> DATASET EXTRACT
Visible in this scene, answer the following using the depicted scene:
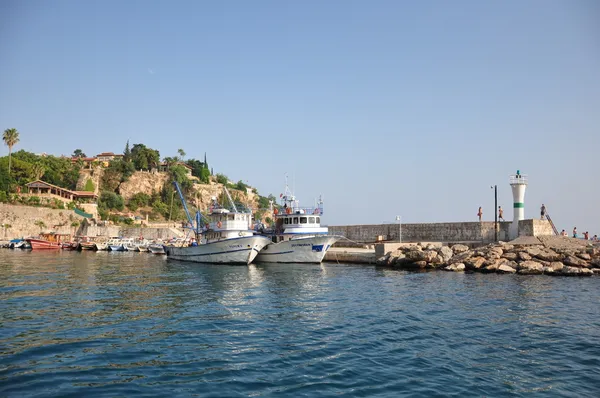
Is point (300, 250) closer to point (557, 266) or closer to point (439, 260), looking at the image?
point (439, 260)

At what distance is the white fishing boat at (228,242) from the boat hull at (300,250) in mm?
1272

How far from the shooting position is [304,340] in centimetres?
1180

> SHORT PROBLEM
Please retype the records above line for line, leaving out the pictures.

> COMPLETE ANSWER
Visible in this scene, answer the following using the depicted scene:
Is point (300, 250) closer to point (557, 266) or closer to point (439, 260), looking at the image?
point (439, 260)

At what distance is the white fishing boat at (228,242) from the boat hull at (300,250) in mm?
1272

How far from the shooting position is [304,340] in centimetres?
1180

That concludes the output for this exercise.